The nurse cups the receiver. "Fourth floor. Elevator's down the hall."
"You work at the Stop and Go, that place on Stabler Street," I say to Miranda. "I get coffee there sometimes. I thought you looked familiar."
"I don't work there anymore." Her eyes were a rich uneven brown, the color of Rawley's toast.
"Hasn't been easy, I guess. Your dad and all."
"For not being a preacher you sure act like one."
"I barely know your father. I don't encourage him, is what I mean."
"He loves to blame the war," Miranda says. "But the truth is that my dad was slurring his ABCs in the fifth grade." She opens the oversized purse and takes out what appears to be its only contents — a small photo album — and flips to a picture of a young girl with her arms wrapped around a very large cat. The feline's long, slackened body is nearly as tall as the girl's.
"It was my fault, really. I'm not a good judge of character. Never have been. You'd think I'd know more, about him at least because he's my father, but it didn't work out that way."
"Is she the reason for the restraining order?"
"They went for ice cream. He tapped the fender of the car ahead of him in the drive-through line at Dairy Queen. I went to the police station to get Jeanie, and the other driver, the one who'd called the police, apologized to me. Explained that he felt bad but hadn't known what else to do. Had no choice once he saw the kid, he told me, because the grandfather smelled like a distillery."
"Excuse me, coming through," a nurse says. She pushes a gurney swiftly past, accompanied by two orderlies wearing latex gloves; the trio negotiates the assorted wheelchairs and hampers and trolleys stacked with supplies that cramp the hall. "Excuse me, coming through please, behind you now, coming through."

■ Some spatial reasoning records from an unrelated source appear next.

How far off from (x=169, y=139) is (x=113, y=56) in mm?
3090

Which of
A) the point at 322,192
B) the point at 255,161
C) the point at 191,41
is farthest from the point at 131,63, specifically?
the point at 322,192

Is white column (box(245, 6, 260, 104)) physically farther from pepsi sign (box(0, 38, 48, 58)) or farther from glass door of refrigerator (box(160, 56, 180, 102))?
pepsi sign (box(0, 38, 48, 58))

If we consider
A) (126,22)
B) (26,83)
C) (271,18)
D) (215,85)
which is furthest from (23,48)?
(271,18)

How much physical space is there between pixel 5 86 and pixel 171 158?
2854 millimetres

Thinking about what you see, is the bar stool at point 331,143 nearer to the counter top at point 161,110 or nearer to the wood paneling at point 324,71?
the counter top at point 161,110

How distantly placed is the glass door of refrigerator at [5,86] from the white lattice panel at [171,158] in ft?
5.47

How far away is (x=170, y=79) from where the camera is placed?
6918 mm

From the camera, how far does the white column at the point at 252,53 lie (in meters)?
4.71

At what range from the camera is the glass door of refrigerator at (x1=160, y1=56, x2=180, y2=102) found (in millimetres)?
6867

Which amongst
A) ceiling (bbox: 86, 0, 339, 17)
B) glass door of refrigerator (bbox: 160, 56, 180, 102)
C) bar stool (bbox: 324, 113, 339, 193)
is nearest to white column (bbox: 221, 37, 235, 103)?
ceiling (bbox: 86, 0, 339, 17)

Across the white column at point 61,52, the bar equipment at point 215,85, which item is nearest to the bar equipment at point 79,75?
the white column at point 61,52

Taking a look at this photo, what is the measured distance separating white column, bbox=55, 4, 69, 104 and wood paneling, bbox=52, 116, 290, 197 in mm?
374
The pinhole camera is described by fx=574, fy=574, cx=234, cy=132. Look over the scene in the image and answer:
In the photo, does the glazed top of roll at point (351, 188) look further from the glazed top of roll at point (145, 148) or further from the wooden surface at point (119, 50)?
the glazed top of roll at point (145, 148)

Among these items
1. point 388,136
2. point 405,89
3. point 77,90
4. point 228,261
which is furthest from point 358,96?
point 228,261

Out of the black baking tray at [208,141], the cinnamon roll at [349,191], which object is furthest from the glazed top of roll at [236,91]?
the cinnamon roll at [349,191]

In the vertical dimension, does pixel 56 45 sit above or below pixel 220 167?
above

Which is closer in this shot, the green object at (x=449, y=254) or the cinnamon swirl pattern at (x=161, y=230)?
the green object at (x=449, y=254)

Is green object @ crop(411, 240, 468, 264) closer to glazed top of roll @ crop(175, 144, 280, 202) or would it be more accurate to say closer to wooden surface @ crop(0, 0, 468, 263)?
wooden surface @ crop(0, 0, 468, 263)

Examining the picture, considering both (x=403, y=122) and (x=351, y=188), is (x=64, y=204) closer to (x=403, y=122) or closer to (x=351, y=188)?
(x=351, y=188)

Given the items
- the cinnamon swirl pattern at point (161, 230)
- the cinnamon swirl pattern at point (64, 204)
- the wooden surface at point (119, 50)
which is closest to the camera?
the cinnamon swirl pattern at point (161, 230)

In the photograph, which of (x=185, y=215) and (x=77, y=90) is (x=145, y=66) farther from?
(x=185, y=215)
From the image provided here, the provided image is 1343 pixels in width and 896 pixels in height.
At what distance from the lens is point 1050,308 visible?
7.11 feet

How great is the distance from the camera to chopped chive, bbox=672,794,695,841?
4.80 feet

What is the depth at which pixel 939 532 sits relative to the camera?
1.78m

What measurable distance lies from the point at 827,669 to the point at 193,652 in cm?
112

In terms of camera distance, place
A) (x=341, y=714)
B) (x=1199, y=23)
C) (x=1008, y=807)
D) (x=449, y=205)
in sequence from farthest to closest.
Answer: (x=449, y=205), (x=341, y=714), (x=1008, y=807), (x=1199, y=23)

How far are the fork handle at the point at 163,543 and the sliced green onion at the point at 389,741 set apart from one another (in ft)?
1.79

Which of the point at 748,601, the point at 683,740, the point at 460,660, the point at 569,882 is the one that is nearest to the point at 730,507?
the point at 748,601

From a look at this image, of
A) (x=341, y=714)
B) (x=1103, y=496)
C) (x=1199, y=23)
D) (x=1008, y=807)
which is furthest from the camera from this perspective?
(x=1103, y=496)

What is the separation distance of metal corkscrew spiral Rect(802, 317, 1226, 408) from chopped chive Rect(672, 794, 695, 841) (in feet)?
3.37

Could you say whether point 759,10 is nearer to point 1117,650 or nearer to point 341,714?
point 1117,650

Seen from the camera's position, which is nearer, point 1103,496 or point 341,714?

"You said Room 502, right?" the nurse behind the counter asks me, "the man who felt dizzy? He's being moved to the O.R."
A flustered Rawley lies on the gurney, which has been pushed up against the smooth cinder block walls of the corridor.
"They just rolled me out here and left," he says. "I wish I had a cigarette."
"They'll be along. Try to relax."
"Where's Miranda?"
I look away, to the double wooden doors up ahead and the "NO UNAUTHORIZED PERSONNEL BEYOND THIS POINT" signs that mark the entrance to the surgery unit.
"She'll be back."
"Ten days." Rawley sighs. "Next time we meet I'll be a different man. The lady on the hot line told me it's never too late to change. Oh well," he says again. "Ten days — could be worse I suppose. I just hope they've got a TV in the slammer. Wouldn't that be some luck if they did?"